Mortgage loans rose five per cent month-on-month, a growth rate roughly matched by consumer loans.
The ongoing shift of loan exposures abroad is partially responsible for the plunge in corporate lending because banks prefer to transfer overseas mainly business loans.
According to BNB data, Bulgarian lenders have expatriated 1.5 billion leva including 997.2 million leva in corporate loans.
The combined net profit of the banks reached 326.68 million leva for the January-May period, up a hefty 63 per cent compared to the same period a year ago.
The credit portfolio of Bulgarian commercial banks reached 19 billion leva (9.7 billion euro) at the end of May, up 16.9 per cent from a year earlier, BNB said.
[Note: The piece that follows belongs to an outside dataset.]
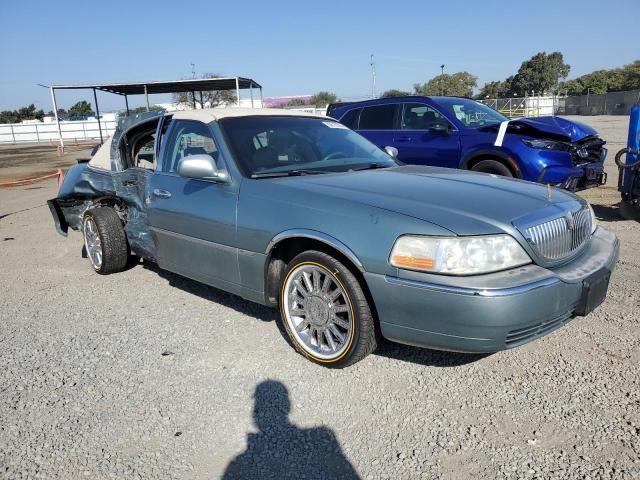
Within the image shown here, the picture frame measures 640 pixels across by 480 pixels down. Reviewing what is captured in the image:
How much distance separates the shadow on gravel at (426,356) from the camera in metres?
3.41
Bulgarian banks deposits portfolio totalled 27 billion leva at the end of May, up 24.7 per cent from a year earlier.
The biggest Bulgarian bank by assets at the end of May was DSK Bank, owned by Hungarys banking group OTP. Second came Bulbank, one of the three Bulgarian-based banks of Italian banking group UniCredit, and the National Bank of Greeces United Bulgarian Bank was third.
The loan portfolio of Bulgarian banks rose by 33 per cent in 2005, slower than the 50 per cent growth recorded in the previous year. Urged by the International Monetary Fund (IMF), BNB has moved to slow growth in lending, blamed for the countrys widening current account deficit.
The IMF expects a lending growth rate of 17.5 per cent in Bulgaria this year, while BNB has said credit growth will not exceed 20 per cent.